The forward-looking statements made herein relate only to events as of the date on which the statements are made. We undertake no obligation to update any forward-looking statements to reflect events or circumstances after the date of this press release or to reflect new information or the occurrence of unanticipated events, except as required by law. We may not actually achieve the plans, intentions, or expectations disclosed in our forward-looking statements, and you should not place undue reliance on our forward-looking statements.

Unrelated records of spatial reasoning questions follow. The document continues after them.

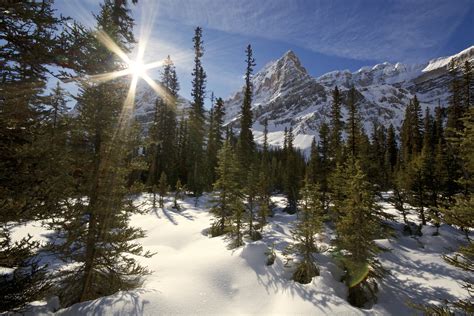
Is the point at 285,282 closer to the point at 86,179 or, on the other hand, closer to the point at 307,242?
the point at 307,242

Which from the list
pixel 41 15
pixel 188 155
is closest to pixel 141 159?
pixel 41 15

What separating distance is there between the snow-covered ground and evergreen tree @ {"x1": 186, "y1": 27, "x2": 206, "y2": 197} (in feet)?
48.7

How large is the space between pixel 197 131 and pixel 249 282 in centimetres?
2915

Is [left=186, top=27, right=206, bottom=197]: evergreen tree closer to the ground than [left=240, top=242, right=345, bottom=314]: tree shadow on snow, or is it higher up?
higher up

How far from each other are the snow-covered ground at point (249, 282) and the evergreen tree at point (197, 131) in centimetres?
1486

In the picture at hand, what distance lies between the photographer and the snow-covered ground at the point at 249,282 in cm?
867

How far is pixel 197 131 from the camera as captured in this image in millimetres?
38375

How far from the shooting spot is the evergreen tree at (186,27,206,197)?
115 ft

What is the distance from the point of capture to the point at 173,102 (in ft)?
133

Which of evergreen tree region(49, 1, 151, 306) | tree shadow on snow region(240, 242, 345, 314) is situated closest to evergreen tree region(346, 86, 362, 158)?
tree shadow on snow region(240, 242, 345, 314)

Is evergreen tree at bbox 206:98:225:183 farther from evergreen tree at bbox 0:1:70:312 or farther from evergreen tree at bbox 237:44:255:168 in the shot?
evergreen tree at bbox 0:1:70:312

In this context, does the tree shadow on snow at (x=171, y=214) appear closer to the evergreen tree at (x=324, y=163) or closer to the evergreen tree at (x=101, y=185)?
the evergreen tree at (x=101, y=185)

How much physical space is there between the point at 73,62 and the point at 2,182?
9.19ft

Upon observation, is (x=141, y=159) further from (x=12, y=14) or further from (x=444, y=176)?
(x=444, y=176)
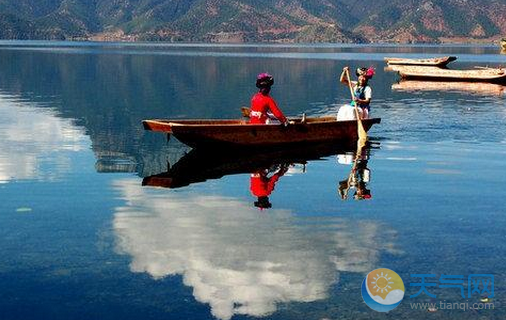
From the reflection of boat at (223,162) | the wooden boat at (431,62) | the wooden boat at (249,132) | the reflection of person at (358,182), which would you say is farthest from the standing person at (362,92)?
the wooden boat at (431,62)

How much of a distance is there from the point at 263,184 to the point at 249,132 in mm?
4456

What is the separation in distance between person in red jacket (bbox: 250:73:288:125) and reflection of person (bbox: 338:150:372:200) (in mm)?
3137

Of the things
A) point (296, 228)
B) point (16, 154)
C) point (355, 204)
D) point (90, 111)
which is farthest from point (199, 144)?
point (90, 111)

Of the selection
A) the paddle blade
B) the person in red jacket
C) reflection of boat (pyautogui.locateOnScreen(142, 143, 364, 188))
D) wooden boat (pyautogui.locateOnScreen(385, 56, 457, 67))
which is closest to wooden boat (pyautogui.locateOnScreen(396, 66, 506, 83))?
wooden boat (pyautogui.locateOnScreen(385, 56, 457, 67))

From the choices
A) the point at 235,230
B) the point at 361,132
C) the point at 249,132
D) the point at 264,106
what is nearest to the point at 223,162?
the point at 249,132

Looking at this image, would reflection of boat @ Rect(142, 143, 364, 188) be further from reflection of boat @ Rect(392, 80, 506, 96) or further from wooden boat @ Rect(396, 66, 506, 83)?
wooden boat @ Rect(396, 66, 506, 83)

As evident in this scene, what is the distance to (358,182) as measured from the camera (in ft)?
63.7

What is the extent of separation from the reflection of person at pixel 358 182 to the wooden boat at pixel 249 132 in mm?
2521

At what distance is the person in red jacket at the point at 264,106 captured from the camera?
21.9 meters

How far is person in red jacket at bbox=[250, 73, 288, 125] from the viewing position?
71.7 feet

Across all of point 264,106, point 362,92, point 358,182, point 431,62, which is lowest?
point 358,182

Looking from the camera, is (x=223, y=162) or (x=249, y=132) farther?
(x=249, y=132)

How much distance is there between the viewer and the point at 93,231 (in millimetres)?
13828

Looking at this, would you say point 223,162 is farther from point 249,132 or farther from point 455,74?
point 455,74
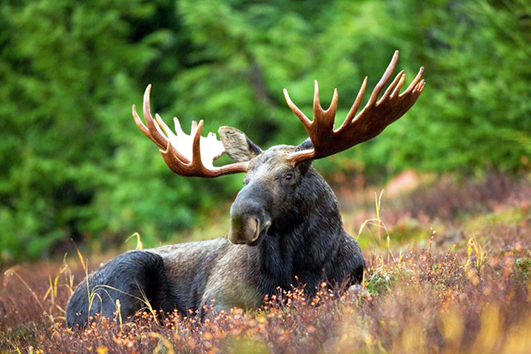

There are a significant number of factors that could cause actual results to differ materially from statements made herein or in connection herewith, including but not limited to, our limited operating history, which makes it difficult to predict our future financial and operating results; our history of net losses; risks associated with our ability to acquire and retain customers, operate, and scale up our Consumer and Institutional businesses; risks associated with our intellectual property, including claims that we infringe on a third-party’s intellectual property rights; risks associated with our classification of some individuals and entities we contract with as independent contractors; risks associated with the liquidity and trading of our securities; risks associated with payments that we may be required to make under the tax receivable agreement; litigation, regulatory and reputational risks arising from the fact that many of our Learners are minors; changes in applicable law or regulation; the possibility of cyber-related incidents and their related impacts on our business and results of operations; risks associated with the development and use of artificial intelligence and related regulatory uncertainty; the possibility that we may be adversely affected by other economic, business, and/or competitive factors; and risks associated with managing our rapid growth.
Our actual results could differ materially from those stated or implied in forward-looking statements due to a number of factors, including but not limited to, risks detailed in our filings with the SEC, including our Annual Report on Form 10-K filed on February 27, 2024, as well as other filings that we may make from time to time with the SEC.